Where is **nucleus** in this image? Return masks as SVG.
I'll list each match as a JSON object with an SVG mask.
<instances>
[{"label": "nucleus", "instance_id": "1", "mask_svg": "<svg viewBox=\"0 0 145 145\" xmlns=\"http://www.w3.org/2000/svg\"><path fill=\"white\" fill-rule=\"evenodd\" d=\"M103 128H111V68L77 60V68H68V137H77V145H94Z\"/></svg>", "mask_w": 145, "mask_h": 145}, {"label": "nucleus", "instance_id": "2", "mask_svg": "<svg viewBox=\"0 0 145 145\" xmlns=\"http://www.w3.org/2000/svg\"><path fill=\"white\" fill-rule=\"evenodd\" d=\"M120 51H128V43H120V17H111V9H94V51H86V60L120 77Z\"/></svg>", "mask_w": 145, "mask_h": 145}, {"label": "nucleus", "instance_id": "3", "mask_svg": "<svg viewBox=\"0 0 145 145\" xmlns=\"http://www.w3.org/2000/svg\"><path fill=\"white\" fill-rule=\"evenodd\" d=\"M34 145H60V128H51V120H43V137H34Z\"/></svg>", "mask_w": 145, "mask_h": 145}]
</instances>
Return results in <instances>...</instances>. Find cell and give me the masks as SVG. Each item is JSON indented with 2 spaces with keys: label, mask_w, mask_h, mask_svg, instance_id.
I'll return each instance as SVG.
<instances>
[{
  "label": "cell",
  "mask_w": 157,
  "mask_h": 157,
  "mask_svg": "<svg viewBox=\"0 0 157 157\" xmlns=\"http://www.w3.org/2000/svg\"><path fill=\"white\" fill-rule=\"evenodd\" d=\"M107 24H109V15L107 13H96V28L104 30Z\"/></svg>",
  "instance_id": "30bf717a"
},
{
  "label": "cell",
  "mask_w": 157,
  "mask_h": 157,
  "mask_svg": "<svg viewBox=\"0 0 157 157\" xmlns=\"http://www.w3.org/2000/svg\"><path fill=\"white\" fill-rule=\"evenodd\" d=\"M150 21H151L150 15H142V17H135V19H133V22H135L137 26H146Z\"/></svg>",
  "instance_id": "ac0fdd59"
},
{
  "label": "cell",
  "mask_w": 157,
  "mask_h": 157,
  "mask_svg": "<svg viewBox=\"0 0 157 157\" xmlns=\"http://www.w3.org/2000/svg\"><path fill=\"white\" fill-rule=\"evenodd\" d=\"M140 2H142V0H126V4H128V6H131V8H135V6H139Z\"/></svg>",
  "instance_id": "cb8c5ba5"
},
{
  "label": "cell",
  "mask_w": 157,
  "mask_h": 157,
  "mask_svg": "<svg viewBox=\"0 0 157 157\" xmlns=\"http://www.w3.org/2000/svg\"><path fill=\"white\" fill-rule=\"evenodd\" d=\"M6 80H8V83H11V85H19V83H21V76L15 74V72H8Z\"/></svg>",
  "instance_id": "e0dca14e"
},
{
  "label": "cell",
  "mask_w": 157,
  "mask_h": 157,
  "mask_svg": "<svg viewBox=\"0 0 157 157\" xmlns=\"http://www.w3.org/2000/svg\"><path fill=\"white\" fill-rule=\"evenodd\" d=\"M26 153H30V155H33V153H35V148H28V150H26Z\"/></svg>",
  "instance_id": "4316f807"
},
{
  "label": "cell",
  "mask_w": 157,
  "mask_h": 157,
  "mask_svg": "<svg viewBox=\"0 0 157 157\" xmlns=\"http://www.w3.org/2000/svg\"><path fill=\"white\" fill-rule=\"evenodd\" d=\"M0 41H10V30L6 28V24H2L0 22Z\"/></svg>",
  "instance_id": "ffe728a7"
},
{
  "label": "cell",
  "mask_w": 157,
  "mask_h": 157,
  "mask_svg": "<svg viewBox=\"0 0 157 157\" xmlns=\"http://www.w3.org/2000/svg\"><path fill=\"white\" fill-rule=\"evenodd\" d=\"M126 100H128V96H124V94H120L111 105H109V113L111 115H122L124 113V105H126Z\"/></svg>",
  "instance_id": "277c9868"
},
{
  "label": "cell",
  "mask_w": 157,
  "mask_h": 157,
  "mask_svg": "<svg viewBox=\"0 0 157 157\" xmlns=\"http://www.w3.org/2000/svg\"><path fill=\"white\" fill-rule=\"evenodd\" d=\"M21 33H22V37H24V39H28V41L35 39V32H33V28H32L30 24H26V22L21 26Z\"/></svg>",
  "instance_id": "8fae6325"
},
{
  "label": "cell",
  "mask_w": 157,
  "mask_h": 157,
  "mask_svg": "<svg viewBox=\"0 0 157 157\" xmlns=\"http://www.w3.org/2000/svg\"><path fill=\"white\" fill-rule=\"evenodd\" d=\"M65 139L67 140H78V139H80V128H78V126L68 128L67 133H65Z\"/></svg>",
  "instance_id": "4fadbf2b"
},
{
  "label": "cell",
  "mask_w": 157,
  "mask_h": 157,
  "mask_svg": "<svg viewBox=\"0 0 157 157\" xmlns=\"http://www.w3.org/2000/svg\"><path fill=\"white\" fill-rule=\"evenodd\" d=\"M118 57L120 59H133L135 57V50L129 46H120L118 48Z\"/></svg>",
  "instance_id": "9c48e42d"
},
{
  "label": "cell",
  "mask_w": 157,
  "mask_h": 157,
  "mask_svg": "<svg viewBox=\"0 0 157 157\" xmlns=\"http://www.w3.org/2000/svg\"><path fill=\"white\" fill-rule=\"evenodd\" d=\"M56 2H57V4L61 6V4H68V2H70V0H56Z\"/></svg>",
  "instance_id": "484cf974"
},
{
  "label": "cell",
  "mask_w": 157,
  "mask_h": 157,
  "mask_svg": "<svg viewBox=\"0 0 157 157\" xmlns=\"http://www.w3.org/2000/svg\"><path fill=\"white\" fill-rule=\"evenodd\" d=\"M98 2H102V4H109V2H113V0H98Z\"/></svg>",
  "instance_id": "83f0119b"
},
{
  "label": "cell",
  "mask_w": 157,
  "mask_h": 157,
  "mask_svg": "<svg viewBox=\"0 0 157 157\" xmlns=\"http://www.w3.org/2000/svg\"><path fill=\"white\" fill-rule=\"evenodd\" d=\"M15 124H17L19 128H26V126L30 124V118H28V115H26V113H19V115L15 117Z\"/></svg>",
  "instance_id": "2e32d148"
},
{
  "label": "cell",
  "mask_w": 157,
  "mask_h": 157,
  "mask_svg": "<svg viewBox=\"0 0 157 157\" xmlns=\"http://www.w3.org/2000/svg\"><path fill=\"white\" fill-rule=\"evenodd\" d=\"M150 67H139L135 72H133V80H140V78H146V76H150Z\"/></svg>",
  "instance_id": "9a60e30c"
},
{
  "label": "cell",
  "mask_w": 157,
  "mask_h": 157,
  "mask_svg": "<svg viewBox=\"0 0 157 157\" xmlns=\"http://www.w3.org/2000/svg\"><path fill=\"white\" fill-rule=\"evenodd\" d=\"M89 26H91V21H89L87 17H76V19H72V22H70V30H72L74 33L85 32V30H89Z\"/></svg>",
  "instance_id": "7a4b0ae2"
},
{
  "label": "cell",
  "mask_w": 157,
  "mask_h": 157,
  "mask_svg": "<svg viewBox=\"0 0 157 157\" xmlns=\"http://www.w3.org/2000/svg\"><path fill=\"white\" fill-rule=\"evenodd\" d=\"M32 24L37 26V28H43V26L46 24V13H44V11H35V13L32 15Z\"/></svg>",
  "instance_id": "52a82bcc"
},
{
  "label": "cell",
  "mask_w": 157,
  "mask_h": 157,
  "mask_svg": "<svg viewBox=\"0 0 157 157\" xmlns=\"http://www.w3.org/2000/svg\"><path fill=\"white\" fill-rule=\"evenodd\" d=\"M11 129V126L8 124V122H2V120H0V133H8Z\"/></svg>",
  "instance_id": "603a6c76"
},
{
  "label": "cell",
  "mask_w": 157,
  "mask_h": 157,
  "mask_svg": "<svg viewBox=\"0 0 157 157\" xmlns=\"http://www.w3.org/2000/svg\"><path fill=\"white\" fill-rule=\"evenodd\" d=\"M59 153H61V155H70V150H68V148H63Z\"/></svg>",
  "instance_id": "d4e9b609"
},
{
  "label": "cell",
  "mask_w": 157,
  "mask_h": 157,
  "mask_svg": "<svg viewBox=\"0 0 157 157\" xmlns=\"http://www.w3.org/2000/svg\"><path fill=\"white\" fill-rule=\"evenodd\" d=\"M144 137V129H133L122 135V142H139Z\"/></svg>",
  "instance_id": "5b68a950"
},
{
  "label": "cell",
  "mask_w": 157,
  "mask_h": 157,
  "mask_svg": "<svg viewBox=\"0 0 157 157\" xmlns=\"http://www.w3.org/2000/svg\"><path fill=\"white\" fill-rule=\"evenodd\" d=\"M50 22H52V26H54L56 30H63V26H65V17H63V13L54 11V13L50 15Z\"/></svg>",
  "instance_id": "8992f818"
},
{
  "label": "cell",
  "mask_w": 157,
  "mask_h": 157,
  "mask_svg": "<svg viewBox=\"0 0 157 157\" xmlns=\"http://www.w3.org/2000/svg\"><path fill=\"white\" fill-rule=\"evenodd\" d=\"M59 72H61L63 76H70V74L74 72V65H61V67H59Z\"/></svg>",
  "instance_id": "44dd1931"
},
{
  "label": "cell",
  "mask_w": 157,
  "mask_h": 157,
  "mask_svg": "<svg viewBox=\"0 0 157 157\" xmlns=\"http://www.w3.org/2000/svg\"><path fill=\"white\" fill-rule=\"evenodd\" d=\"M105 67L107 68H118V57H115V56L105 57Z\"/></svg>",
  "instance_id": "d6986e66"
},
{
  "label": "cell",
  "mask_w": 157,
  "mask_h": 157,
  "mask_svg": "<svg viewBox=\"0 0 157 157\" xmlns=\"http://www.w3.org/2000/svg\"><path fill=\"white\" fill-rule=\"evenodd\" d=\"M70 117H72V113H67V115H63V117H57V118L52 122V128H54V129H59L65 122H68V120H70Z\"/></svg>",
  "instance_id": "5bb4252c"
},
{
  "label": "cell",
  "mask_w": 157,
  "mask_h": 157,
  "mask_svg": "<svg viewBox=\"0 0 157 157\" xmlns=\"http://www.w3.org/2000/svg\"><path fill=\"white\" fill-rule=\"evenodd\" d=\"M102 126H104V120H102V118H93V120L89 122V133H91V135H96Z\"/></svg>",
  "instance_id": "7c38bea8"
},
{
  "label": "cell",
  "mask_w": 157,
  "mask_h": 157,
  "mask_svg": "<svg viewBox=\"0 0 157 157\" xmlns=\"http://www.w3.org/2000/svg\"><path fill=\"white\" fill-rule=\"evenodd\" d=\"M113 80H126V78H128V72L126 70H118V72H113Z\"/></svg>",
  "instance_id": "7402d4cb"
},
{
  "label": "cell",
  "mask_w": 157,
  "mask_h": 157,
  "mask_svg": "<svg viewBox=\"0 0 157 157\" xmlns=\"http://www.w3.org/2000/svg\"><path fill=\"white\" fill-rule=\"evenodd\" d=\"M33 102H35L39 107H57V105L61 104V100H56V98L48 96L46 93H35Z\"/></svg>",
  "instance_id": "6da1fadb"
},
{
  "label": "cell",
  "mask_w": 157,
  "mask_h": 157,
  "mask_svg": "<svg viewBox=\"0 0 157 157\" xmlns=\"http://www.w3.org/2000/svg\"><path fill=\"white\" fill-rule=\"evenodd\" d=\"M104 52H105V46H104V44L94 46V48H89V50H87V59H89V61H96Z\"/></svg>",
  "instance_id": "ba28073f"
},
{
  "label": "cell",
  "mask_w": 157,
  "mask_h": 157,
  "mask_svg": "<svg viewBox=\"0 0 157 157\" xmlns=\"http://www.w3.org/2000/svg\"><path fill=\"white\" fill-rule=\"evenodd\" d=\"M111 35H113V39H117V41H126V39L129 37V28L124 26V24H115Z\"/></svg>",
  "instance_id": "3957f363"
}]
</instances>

_Your task_:
Pull out every line in the rows above that contains the word "masks" and copy each one in full.

_Worked answer_:
Where is **nucleus** in this image? Return masks as SVG.
Return results in <instances>...</instances>. Find cell and give me the masks as SVG. Each item is JSON indented with 2 spaces with keys: label, mask_w, mask_h, mask_svg, instance_id.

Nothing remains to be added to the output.